Les ministres des Finances des pays représentant 85 % de l’économie mondiale ont réaffirmé leur volonté de rétablir la croissance, mais la coopération mondiale avance plus vite sur le front des réformes.
Les ministres des Finances des pays membres du G20, réunis au début du week-end dans le sud de Londres, sont parvenus à dépasser leurs divergences, s’engageant tout à la fois à lutter énergiquement contre la récession, à remettre sur pied le système financier et à proposer de nouvelles régulations. « Nous sommes prêts à prendre toute mesure qui s’avérerait nécessaire jusqu’à ce que la croissance soit rétablie », ont promis les grands argentiers des pays qui, ensemble, représentent 85 % de l’économie mondiale. Leur principale priorité semble cependant de « rétablir le bon fonctionnement du crédit », en partie à l’aide d’un cadre de principes qu’ils ont édictés pour « restaurer » les bilans des banques et autres assureurs.

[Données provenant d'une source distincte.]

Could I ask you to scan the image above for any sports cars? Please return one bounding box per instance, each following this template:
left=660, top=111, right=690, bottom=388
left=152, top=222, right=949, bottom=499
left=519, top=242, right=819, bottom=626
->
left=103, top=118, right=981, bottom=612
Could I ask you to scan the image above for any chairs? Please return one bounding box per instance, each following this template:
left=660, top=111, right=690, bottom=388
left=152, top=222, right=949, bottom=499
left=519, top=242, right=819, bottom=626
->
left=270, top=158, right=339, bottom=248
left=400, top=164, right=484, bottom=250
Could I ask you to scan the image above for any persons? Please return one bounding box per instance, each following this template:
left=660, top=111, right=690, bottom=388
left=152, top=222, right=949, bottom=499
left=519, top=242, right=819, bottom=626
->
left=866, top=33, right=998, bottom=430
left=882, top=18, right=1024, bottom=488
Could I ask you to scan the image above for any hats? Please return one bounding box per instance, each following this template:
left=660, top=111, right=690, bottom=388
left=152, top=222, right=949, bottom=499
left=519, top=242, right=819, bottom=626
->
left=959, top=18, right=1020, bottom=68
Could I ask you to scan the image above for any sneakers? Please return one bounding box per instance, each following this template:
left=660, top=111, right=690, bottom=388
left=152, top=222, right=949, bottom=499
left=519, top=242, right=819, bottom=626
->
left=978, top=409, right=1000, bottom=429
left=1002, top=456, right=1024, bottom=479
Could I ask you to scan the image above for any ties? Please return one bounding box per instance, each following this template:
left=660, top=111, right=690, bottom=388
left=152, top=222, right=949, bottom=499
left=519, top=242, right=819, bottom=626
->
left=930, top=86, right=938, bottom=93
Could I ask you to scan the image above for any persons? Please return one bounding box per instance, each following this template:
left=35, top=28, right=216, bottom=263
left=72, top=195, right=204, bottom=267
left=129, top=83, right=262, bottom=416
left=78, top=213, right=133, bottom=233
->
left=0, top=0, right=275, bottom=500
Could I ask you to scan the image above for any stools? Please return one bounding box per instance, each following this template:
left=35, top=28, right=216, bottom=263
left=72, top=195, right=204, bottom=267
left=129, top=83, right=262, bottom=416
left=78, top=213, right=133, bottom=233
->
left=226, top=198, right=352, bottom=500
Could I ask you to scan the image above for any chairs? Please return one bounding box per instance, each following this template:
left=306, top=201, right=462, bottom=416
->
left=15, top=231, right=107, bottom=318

A l’issue des deux jours de rencontres dans un luxueux manoir anglais, la satisfaction était de mise. Les participants ont souligné à l’envi l’excellent esprit de collaboration ayant présidé aux rencontres. « Je n’ai jamais vu ce niveau d’engagement », s’est ainsi félicité Timothy Geithner, le secrétaire au Trésor américain, « même si nous voyons des différences de priorités car nous faisons face à différents défis ». Bref, une préparation jugée réussie en vue du grand sommet des chefs d’Etat, le 2 avril à Londres.
Plans de soutien
Une mission a été confiée au FMI pour « évaluer » l’efficacité des politiques de relance engagées à travers le monde. Ce sera à lui, in fine, de juger si les plans de soutien mis en oeuvre à travers le monde sont ou non suffisants. En outre, les argentiers sont convenus de multiplier par deux, au moins, les ressources de l’institution internationale, mais ont laissé aux chefs d’Etat le soin d’annoncer un accord sur les montants. Les Américains voient dans l’augmentation des moyens du FMI une façon indirecte de peser sur la relance. Les Européens, Britanniques en tête, veulent confier au FMI un rôle d’« alerte précoce » des crises et jugent utile d’accroître son rôle dans la crise. Cet appel à ressources peut enfin convaincre les pays émergents de réduire leurs réserves et dépenser utilement leurs excédents. Quant aux autres pays, ils ont obtenu une avancée sur la gouvernance de l’institution internationale.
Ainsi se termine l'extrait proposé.